EXERCISE TASK:
Which lines in the records below contain the word "does"? Locate each one and copy it out in full.

RECORDS FOR THE EXERCISE:
○ ○ ○ ○ ○

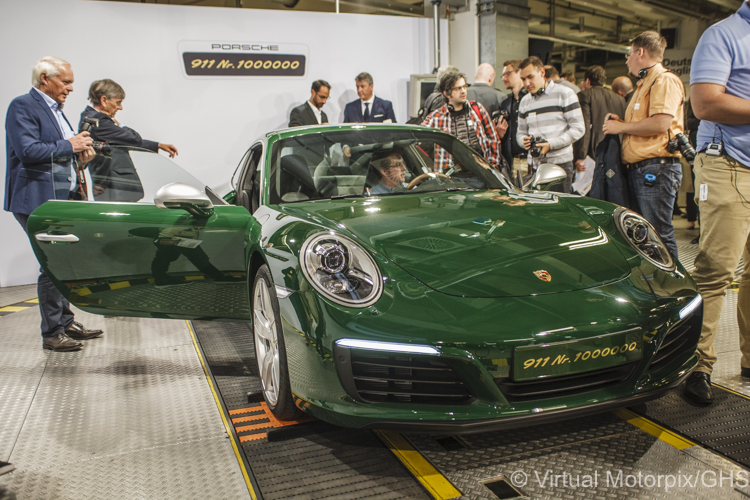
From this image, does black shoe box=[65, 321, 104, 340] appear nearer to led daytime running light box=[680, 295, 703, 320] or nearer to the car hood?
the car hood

○ ○ ○ ○ ○

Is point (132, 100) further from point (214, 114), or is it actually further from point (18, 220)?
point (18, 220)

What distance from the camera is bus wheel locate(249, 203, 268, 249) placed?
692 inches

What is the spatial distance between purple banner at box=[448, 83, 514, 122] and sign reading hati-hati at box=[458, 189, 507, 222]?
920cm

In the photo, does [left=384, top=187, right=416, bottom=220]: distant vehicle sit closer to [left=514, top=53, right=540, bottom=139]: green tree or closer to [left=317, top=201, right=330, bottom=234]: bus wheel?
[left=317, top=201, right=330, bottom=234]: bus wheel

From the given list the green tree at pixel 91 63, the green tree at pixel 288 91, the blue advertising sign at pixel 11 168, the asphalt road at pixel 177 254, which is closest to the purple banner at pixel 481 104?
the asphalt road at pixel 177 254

○ ○ ○ ○ ○

EXERCISE OUTPUT:
From this image, does black shoe box=[65, 321, 104, 340] appear nearer to led daytime running light box=[680, 295, 703, 320] or nearer to the car hood?
In the photo, does [left=384, top=187, right=416, bottom=220]: distant vehicle sit closer to [left=514, top=53, right=540, bottom=139]: green tree or closer to [left=317, top=201, right=330, bottom=234]: bus wheel?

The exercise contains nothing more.